To perform a seeded-batch protocol, prepare the crystallization buffer of 40%PEG 6000, 0.1 molar Tris-HCl with a pH of seven, and 0.15 molar magnesium chloride. Pre-mix 50 microliters of seed stock and 100 microliters of crystallization solution, and mix with protein solution in the 1.5 milliliter centrifuge tube. Vortex the tube for 10 seconds and place it on a rocker or shaker at 20 degrees Celsius.
Take a 2.5 microliter aliquot of the batch solution every 20 minutes. Monitor the size and number of the crystals using a hemocytometer. Count the number of crystals and measure their size under the microscope.
When the crystals have reached about 15 micron dimension, quench the reaction with 150 microliters of 0.5 molar sodium acetate supplemented with 0.5 molar Tris-HCl, 0.075 molar magnesium chloride, and 20%PEG 6000. Recheck the crystal size and concentration using the hemocytometer. Store the crystals at 20 degrees Celsius.
The endothiapepsin morphogram analysis suggested that nucleation was influenced by both protein and precipitant concentrations. The MetaStable, nucleation, and precipitation regions of the diagram can be nicely distinguished. The addition of seeds significantly increased the crystal number compared to drops without seeds.
Analysis of the endothiapepsin micro crystallization in 200 to 300 microliter volumes revealed the changes in crystal nucleation and the longest dimension over time. Increasing the PEG concentration to 35%markedly improved crystallization, with a final crystal concentration of around 3.6 times 10 to the six per milliliter, and the longest crystal dimension of 42 micrometers. To reduce the size of the final crystals, a protein concentration reduction approach was applied, which unfortunately reduced the crystal concentration significantly, and ultimately produced even larger crystals.

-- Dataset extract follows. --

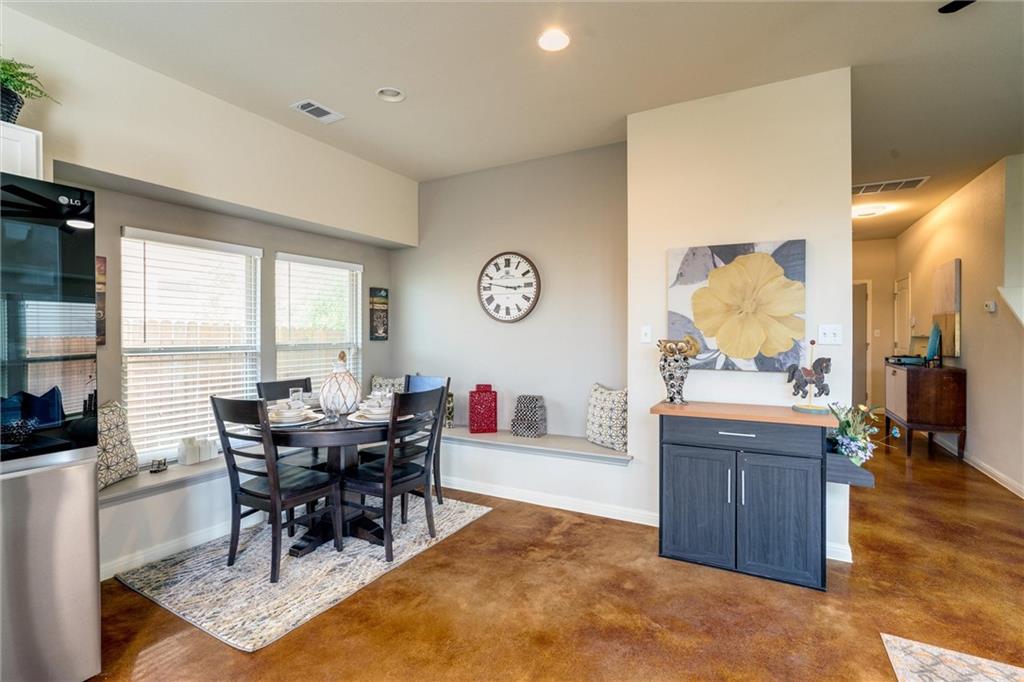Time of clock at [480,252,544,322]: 2:46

However, the approach of increasing the PEG concentration to 40%yielded crystals around 3.1 times 10 to the six per milliliter and a size of approximately 39 micrometers. Further, adding seeds led to a significant increase in crystal concentration, around 1.1 times 10 to the eight per milliliter and smaller dimensions of approximately 4.2 micrometers. The quenching effect attempted in the crystallization reaction gave a final crystal concentration of around 2.6 times 10 to the six per milliliter and a size of approximately 15 micrometers.
The CC half plotted against the resolution from the x-ray data showed a slight decrease in crystal resolution from the 10 microliter to 200 to 300 microliter volumes. However, the crystal still diffracted to 1.5 angstrum, which was deemed sufficient. Endothiapepsin is a forgiving protein to work with.
We hope that trying this protocol of endothiapepsin will generate useful ideas and methods for other proteins. Particularly with crystallography, it's beneficial to see how things look and feel rather than trying to only follow a written protocol. This video will hopefully give you as some of that feel.